# EDA part

In [None]:
import numpy as np
import pandas as pd
from sklearn import model_selection, preprocessing, metrics
import matplotlib.pyplot as plt
import seaborn as sns

df_train =  pd.read_csv('../input/train.csv')

df_test = pd.read_csv('../input/test.csv')

In [None]:
print("Train : ",df_train.shape)
print("Test : ",df_test.shape)


In [None]:
df_train['Id'].nunique()


In [None]:

df_train['groupId'].nunique()


In [None]:

df_train['matchId'].nunique()



There are 4357336 players participated,they comprised 1888732 groups,and played 47734 matches. 

These numbers are consistent with our commensense of PUBG -- a group consists of 3 or 4 player,about 100 players can play in a single match.

In [None]:
df_train.head()

### What is difference Id, groupId, matchId ?
In the data description,

matchId - Integer ID to identify match. There are no matches that are in both the training and testing set.

groupId - Integer ID to identify a group within a match.
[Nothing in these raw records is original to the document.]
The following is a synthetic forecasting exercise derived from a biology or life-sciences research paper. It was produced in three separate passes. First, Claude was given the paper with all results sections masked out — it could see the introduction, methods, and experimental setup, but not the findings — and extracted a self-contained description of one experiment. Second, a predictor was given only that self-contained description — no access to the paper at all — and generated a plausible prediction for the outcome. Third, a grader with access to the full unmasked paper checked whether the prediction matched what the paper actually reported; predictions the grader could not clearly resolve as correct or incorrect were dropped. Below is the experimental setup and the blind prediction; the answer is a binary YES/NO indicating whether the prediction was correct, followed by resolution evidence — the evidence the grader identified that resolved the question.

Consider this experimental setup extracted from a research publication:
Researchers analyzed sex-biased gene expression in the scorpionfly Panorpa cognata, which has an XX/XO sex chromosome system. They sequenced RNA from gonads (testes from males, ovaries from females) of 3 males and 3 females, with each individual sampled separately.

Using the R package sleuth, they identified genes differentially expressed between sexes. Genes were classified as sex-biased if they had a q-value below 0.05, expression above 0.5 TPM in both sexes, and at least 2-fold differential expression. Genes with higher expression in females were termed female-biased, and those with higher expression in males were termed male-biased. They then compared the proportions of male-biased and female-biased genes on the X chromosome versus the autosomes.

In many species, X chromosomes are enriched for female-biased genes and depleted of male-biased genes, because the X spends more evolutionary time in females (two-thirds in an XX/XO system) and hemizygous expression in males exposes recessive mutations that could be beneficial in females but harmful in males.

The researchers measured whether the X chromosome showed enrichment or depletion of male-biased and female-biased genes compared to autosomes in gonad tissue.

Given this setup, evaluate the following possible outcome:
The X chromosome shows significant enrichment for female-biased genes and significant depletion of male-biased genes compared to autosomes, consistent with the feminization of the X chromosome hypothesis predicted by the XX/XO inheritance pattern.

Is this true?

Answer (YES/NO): YES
If the same group of players plays in different matches, they will have a different groupId each time.

In [None]:
df_train[df_train['groupId']==24]

In [None]:
# ---------- single distributions ---------

plt.hist(df_train['winPlacePerc'])
plt.xlabel("winPlacePerc") 
plt.ylabel("count") 
plt.title('Distribution of winPlacePerc')




### winPlacePerc is the target we are going to predict on testing set.

Its distribution on training set is not kind of a 'normal distribution' but the opposite -- values close to 0 and 1 are apparently more than the middle values.

In [None]:
f, ax = plt.subplots(figsize=(8, 6))
df_train[df_train['matchId']==0]['groupId'].value_counts().sort_values(ascending=False).plot.bar()
plt.show()




Note : You can see something strange in value counts. Four people are maximum team member and I do not know what it means more than four people.


In [None]:
plt.figure(figsize=[10,6])
df_train['assists'].value_counts().plot(kind='bar')
plt.title("Distribution of assists") 
plt.ylabel("count") 
plt.show()
print(df_train['assists'].value_counts())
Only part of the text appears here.